-- ТЕКСТ --
◇ ◇ ◇ ◇ ◇ ◇ ◇

Довженко рассказывал о важнейших исторических событиях XX века, но сколько раз (повторим это) приходилось слышать от него: «Все мои картины - это мой дед, это мой отец, это я сам».
Герой Довженко - это всегда alter ego художника. В «Звенигоре», «Арсенале», «Земле», по существу, один и тот же герой, - его играет артист Свашенко, воплотивший национальный тип. Свашенко похож на Довженко, они были ровесники. В той же манере играл потом в «Щорсе» главного героя артист Самойлов. Теперь, когда опубликованы записные книжки, мы можем убедиться, что монологи Щорса - это сокровенные мысли Довженко, записанные задолго до того, как возникло намерение ставить этот фильм. Дневники дают нам представление о том, как формировался стиль Довженко. В дневниковых записях много крови, грязи, быта. Довженко как бы очищал материал, он освобождал явление от быта, чтобы добраться до философской сути.

◇ ◇ ◇ ◇ ◇ ◇ ◇

-- ВЫДЕРЖКА ИЗ МАТЕРИАЛА --
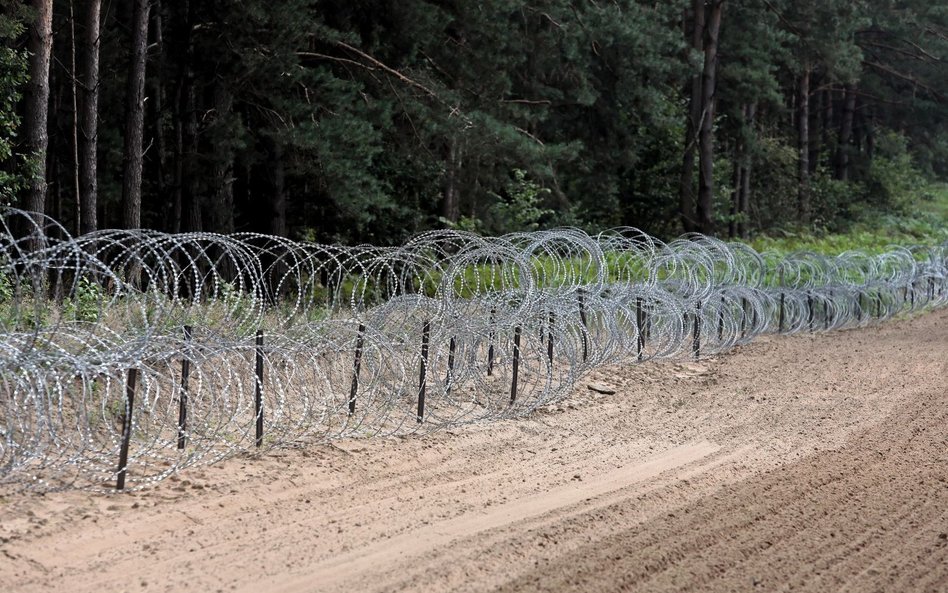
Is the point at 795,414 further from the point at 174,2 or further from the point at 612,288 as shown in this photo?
the point at 174,2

◇ ◇ ◇ ◇ ◇ ◇ ◇

-- ЗАДАНИЕ 1 --
Какой артист, согласно тексту о Довженко, играет героя в «Звенигоре», «Арсенале» и «Земле»?
-- ЗАДАНИЕ 2 --
Повторите из текста о Довженко отрывок от слов «Герой Довженко - это» по слова «до философской сути.» включительно.

-- ОТВЕТ 1 --
Артист Свашенко.

-- ОТВЕТ 2 --
Герой Довженко - это всегда alter ego художника. В «Звенигоре», «Арсенале», «Земле», по существу, один и тот же герой, - его играет артист Свашенко, воплотивший национальный тип. Свашенко похож на Довженко, они были ровесники. В той же манере играл потом в «Щорсе» главного героя артист Самойлов. Теперь, когда опубликованы записные книжки, мы можем убедиться, что монологи Щорса - это сокровенные мысли Довженко, записанные задолго до того, как возникло намерение ставить этот фильм. Дневники дают нам представление о том, как формировался стиль Довженко. В дневниковых записях много крови, грязи, быта. Довженко как бы очищал материал, он освобождал явление от быта, чтобы добраться до философской сути.